Let's ponder a little bit on this imminent catastrophe: in a few days’ time Sex and the City 2 will turn again cinema theatres all over the world into shopping windows for famous fashion brands (almost 200 brands and fashion houses to be precise).
Yet that’s definitely NOT the most criminal and satanic aspect of this film: the worst thing is that it doesn’t represent most modern and intelligent women at all.
Above all such movies do not represent the conditions of those women living in countries that still deny their rights, or in which they are physically, sexually and psychologically abused.
Rarely such women become the protagonist of any films, because they would be as unsettling and disturbing as Satanik for the society we live in.

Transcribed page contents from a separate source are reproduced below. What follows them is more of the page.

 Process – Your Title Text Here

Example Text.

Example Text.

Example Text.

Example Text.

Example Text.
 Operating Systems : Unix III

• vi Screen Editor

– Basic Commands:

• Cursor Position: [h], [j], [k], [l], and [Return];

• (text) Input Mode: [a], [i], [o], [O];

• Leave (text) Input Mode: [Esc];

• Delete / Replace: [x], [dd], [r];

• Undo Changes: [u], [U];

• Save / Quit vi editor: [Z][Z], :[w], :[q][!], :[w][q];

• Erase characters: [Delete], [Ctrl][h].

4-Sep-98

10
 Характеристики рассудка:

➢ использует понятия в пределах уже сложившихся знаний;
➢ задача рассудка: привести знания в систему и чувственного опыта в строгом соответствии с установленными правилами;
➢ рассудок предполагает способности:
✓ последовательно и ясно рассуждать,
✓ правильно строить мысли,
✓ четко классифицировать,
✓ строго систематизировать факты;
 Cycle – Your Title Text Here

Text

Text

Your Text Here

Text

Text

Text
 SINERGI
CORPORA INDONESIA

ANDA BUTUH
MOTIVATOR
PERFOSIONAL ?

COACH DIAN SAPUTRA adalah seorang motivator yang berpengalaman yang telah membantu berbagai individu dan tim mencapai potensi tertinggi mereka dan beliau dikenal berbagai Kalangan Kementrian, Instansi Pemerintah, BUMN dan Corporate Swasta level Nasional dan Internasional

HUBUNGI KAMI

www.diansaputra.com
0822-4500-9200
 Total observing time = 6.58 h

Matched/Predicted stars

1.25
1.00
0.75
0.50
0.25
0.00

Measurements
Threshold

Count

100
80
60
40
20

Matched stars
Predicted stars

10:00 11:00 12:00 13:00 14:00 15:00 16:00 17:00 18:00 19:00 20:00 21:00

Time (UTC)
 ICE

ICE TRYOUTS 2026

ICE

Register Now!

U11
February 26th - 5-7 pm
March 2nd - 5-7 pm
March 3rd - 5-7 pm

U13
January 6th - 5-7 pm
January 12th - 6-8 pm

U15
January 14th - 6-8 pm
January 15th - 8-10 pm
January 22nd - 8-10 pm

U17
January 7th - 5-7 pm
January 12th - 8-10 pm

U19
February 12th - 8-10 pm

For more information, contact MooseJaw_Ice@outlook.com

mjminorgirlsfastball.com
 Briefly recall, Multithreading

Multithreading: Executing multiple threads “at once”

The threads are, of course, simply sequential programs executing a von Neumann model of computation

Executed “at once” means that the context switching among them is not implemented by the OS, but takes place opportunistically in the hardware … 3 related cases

It's safer for the society we live in to still portray women as a bunch of empty-headed morons with a shopping bag in their hands even in times of recession. Yet I do think that fearless Satanik is ready to step out of the comic book page and off the fantasy of the runway to come into this world. Believe me, most women out there are probably more ready to go on a killing rampage than on a shopping spree.